Requirement A:
Retype part of the passage on acquisition consideration word for word, beginning at the words "The Group has agreed" and stopping after "the acquired entities.".
Requirement B:
Condense the paragraph in the passage on acquisition consideration that begins "The Group has agreed to pay the vendors" into a short bulleted list that keeps its main facts.

***** Source excerpt

The Group has agreed to pay the vendors deferred consideration
of GBP1,900,000 which is payable on 11 December 2021. This is not
dependent on performance. Additional consideration is also payable
dependent on the achievement of performance targets in the periods
post acquisition. These performance periods are up to 3 years in
duration and will be settled in cash on their payment date on
achieving the relevant targets. The range of the additional
consideration payment is estimated to be between GBPnil and
GBP2,420,000. The Group has included GBP2,420,000 as contingent
consideration related to the additional consideration, which
represents its fair value at the acquisition date. Contingent
consideration has been calculated based on the Group's expectation
of what it will pay in relation to the post-acquisition performance
of the acquired entities.

**********
***** Records provided

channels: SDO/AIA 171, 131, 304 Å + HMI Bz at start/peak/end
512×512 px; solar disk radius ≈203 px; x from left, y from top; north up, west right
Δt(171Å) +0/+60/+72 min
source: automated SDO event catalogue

**********
***** Records provided

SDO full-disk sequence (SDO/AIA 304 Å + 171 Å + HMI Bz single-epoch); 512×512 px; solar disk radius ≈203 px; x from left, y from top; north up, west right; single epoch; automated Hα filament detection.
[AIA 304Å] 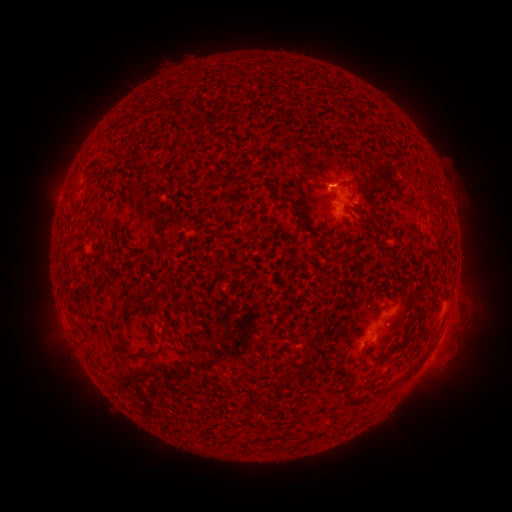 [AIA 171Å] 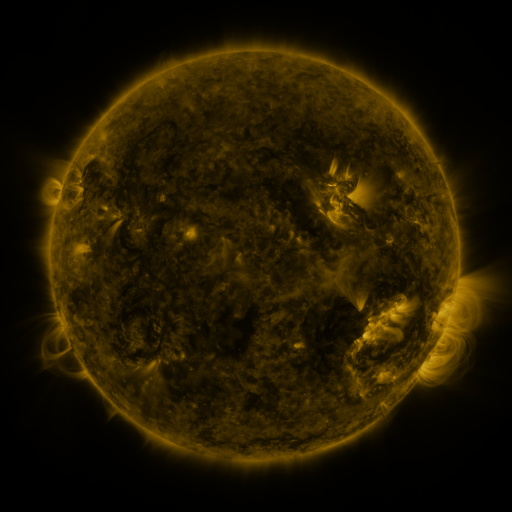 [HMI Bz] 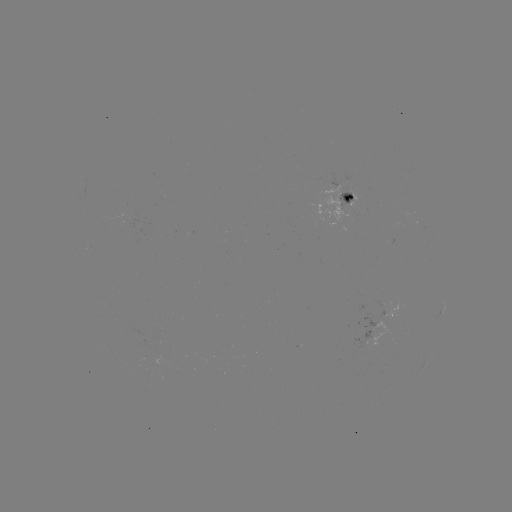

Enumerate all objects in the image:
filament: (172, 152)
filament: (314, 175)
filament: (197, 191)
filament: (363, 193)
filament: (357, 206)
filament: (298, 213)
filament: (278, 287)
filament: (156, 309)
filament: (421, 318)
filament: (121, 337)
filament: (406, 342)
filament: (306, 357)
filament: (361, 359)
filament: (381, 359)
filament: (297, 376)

**********
***** Records provided

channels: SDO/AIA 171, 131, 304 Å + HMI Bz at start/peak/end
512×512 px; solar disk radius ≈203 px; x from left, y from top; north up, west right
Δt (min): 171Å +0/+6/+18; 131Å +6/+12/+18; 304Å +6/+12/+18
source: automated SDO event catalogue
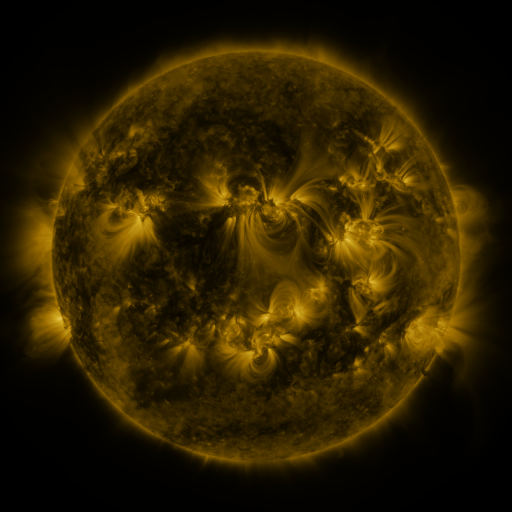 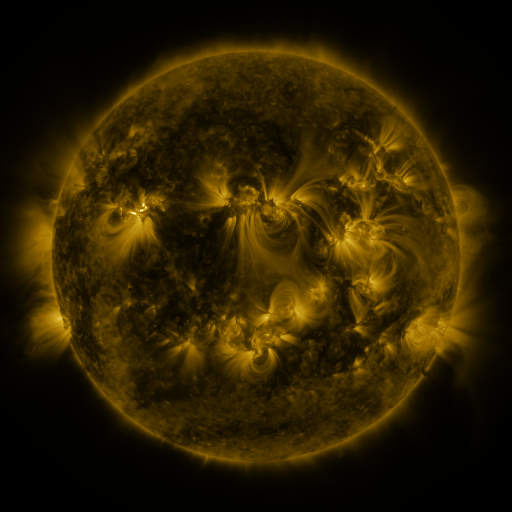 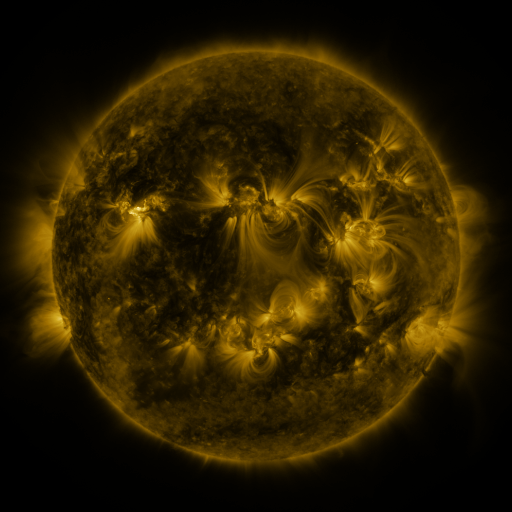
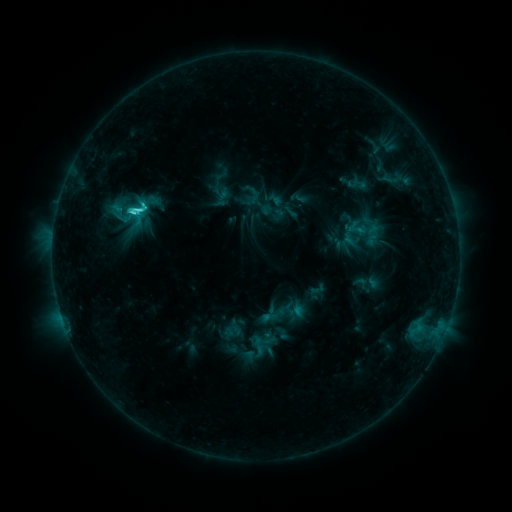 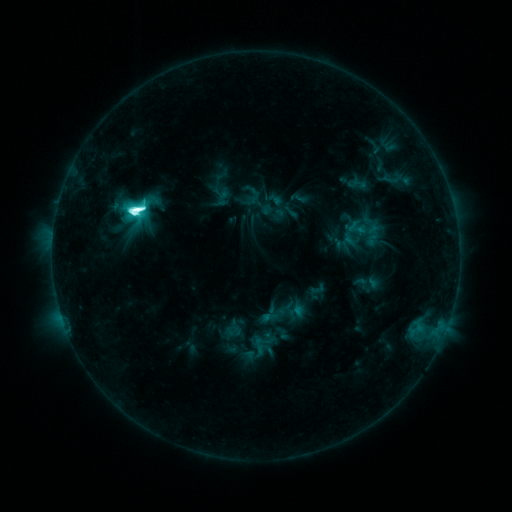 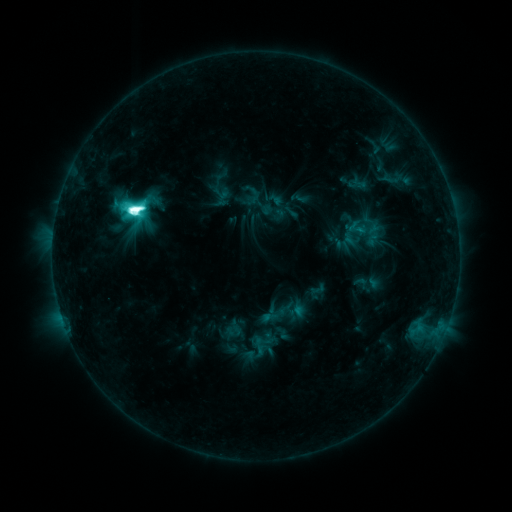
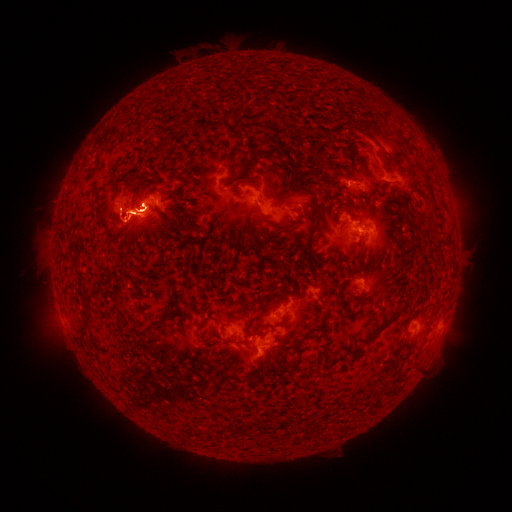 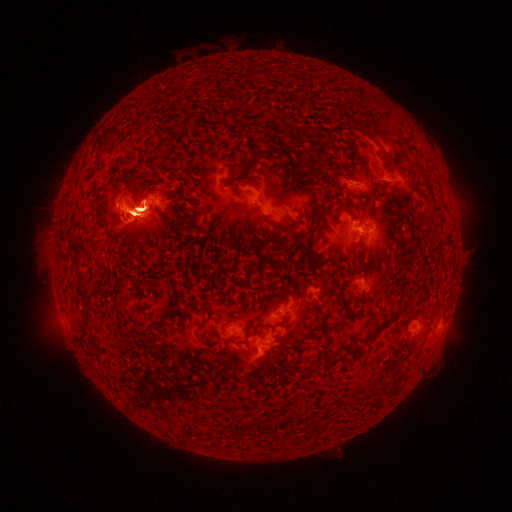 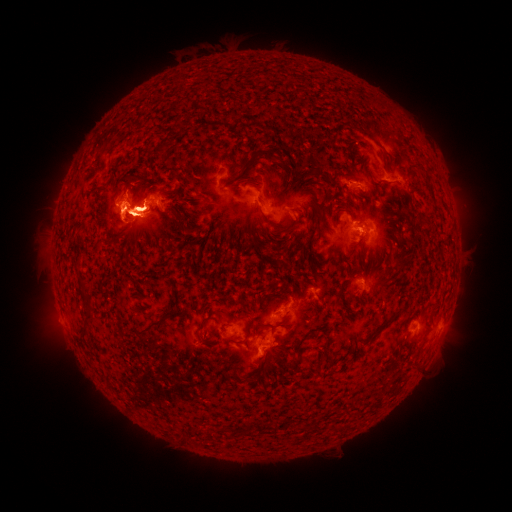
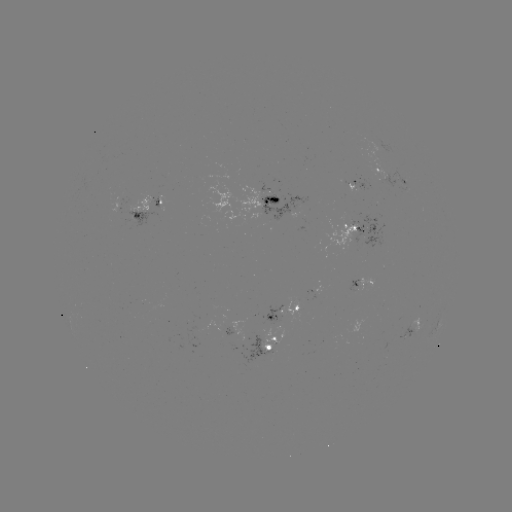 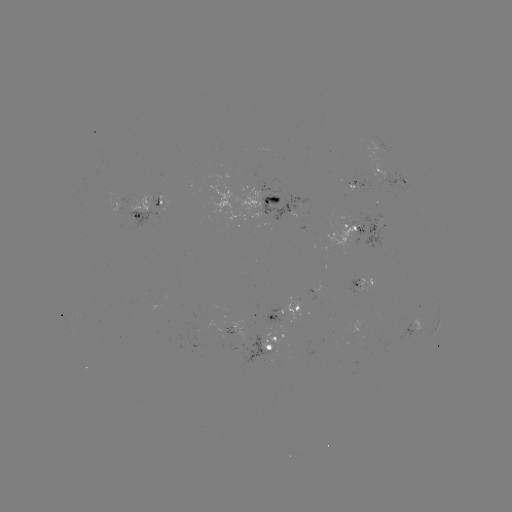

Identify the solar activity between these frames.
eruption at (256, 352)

**********

Written reply A:
The Group has agreed to pay the vendors deferred consideration
of GBP1,900,000 which is payable on 11 December 2021. This is not
dependent on performance. Additional consideration is also payable
dependent on the achievement of performance targets in the periods
post acquisition. These performance periods are up to 3 years in
duration and will be settled in cash on their payment date on
achieving the relevant targets. The range of the additional
consideration payment is estimated to be between GBPnil and
GBP2,420,000. The Group has included GBP2,420,000 as contingent
consideration related to the additional consideration, which
represents its fair value at the acquisition date. Contingent
consideration has been calculated based on the Group's expectation
of what it will pay in relation to the post-acquisition performance
of the acquired entities.

Written reply B:
- Deferred consideration of GBP1,900,000 is payable to the vendors on 11 December 2021 and does not depend on performance.
- Additional consideration depends on meeting performance targets in post-acquisition periods of up to 3 years and will be settled in cash on the payment date once the targets are achieved.
- The additional consideration is estimated at between GBPnil and GBP2,420,000.
- The Group has included GBP2,420,000 as contingent consideration, which represents its fair value at the acquisition date.
- This figure is based on what the Group expects to pay for the post-acquisition performance of the acquired entities.